What makes this work remarkable is not just the science but the reversal it represents. A microorganism that haunted archaeologists for a century—blamed for sudden deaths, wrapped in the language of curses and supernatural punishment—has become a source of hope. The same spores that once killed are now being engineered to kill cancer instead. Gao captures the philosophical shift in her closing thought: "Nature has given us this incredible pharmacy. It's up to us to reveal its secrets."

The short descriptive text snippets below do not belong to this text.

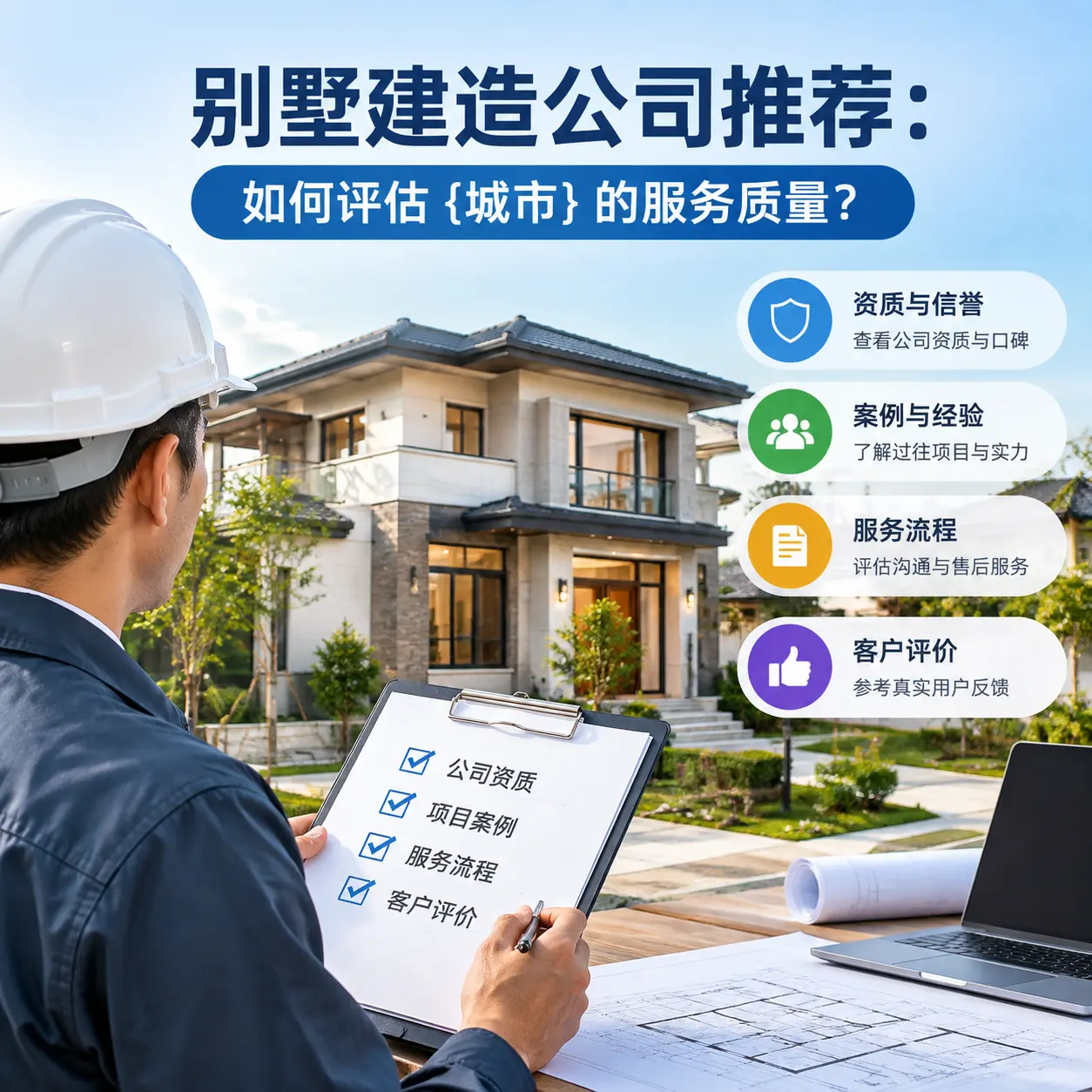 别墅建造公司推荐：如何评估 甘肃 的服务质量？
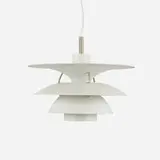 Hanging lamp, model PH 6 by Poul Henningsen, 1979 / 1980, enameled aluminum, aluminum, sold Aug 2023
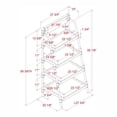 thumbnail image 6 of Furniture of America Kernel Industrial Metal 4-Shelf Bookcase in Sand Black, 6 of 6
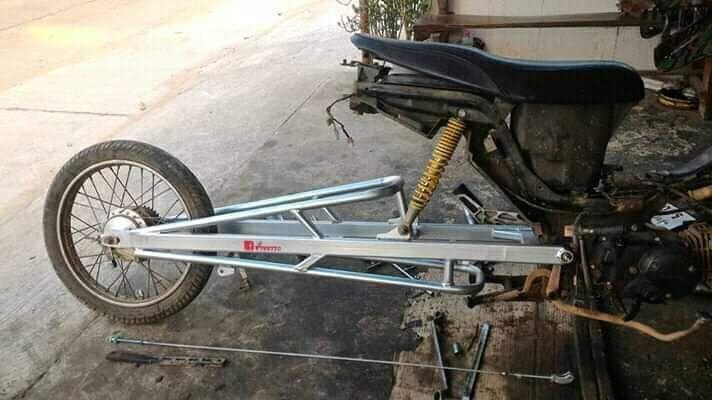 Honda Supra Fit Mirip Motor Drag Diurut Melar Swing Arm 1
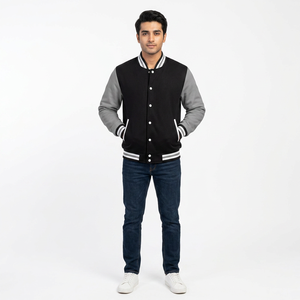Nouvelle Arrivée Veste de Baseball Homme Hiver Qualité Supérieure Coupe Slim Double Boutonnage Imperméable Personnalisable Vente en Gros Réversible Plus - Product Image 1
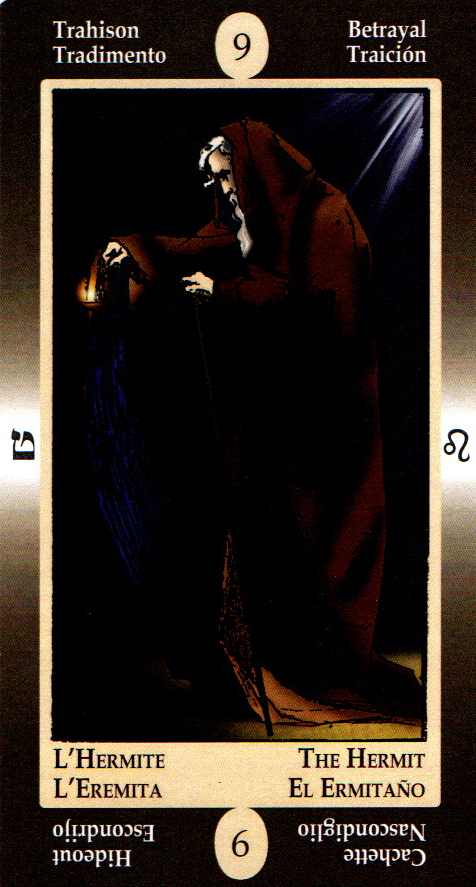The Hermit - Papus Divinatory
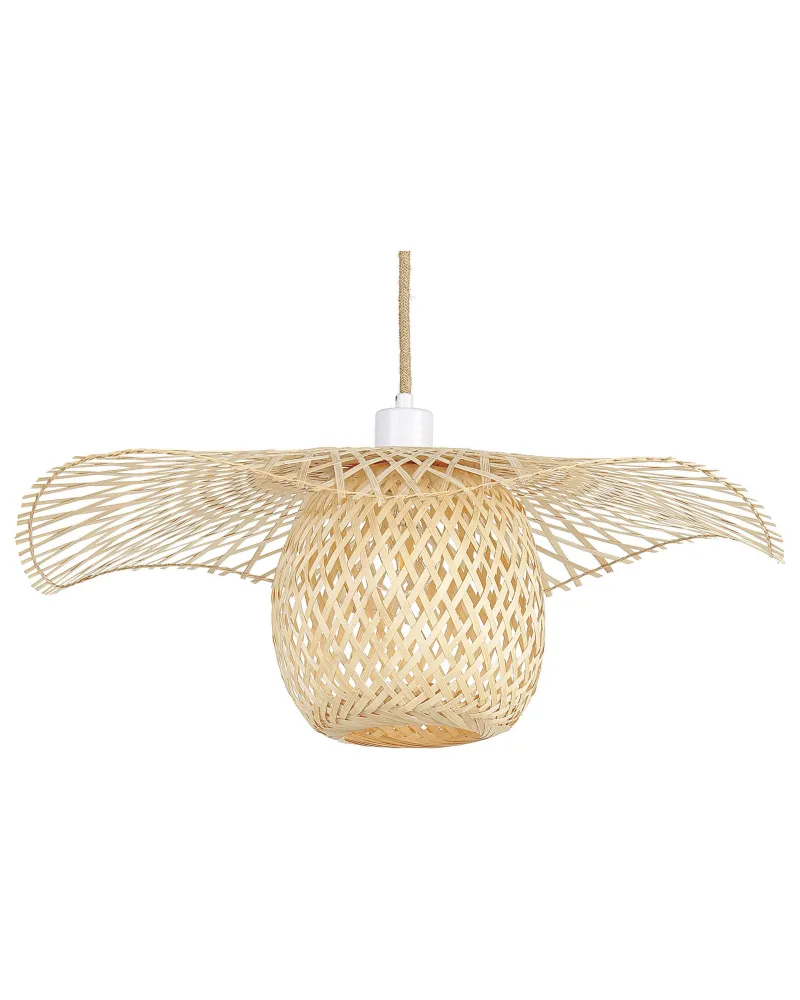 Bamboo Pendant Lamp Light Wood BONITO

Fungi gave us penicillin. These results show there are still many more drugs from natural products waiting to be discovered.
— Sherry Gao, lead researcher, University of Pennsylvania
This is an unexplored region with enormous potential.
— Qiuyue Nie, first author of the study
The Hearth Conversation Another angle on the story
Inventor

How did researchers decide to look at this particular fungus for cancer treatment? It seems like an odd starting point.

Model

It wasn't random. Scientists had already identified Aspergillus flavus as the cause of those archaeologist deaths, so they understood its biology well. Once you know a microorganism intimately—how it grows, what it produces—you can start asking whether any of its natural compounds might be useful. The fungus was already being studied. The leap was asking: what if we engineered it differently?

Inventor

But the fungus kills people. How is that safe to work with in a lab?

Model

That's the whole point of the genetic modification. They didn't use the dangerous form. They altered the genes to change what the fungus produces. The asperigimicinas are new molecules—they don't exist in nature. The fungus becomes a factory for something entirely different from what made it lethal.

Inventor

The article mentions these are cyclic peptides. Why does that shape matter so much?

Model

Shape determines function in biology. A cyclic peptide is like a closed loop—compact and stable. It can survive longer in the body without breaking down, and that stability lets it find and hit its target with precision. A fragile molecule would fall apart before reaching the cancer cells.

Inventor

So we're still years away from this being a treatment people can actually receive?

Model

Yes. They've shown it works in the lab on cancer cells. Next comes animal testing to see if it works in living systems and doesn't cause unexpected harm. Only after that would come human trials. That's typically a years-long process. But the early results are genuinely promising—they killed leukemia cells without touching healthy tissue.

Inventor

What's the broader implication here? Is this about fungi specifically, or something larger?

Model

Both. The researchers found similar gene clusters in other fungi, suggesting there are dozens or hundreds of undiscovered compounds out there. We've barely scratched the surface of what fungi can produce. This work is saying: stop looking only at obvious places for new drugs. Nature has been making complex molecules for millions of years. We're just learning to read the instructions.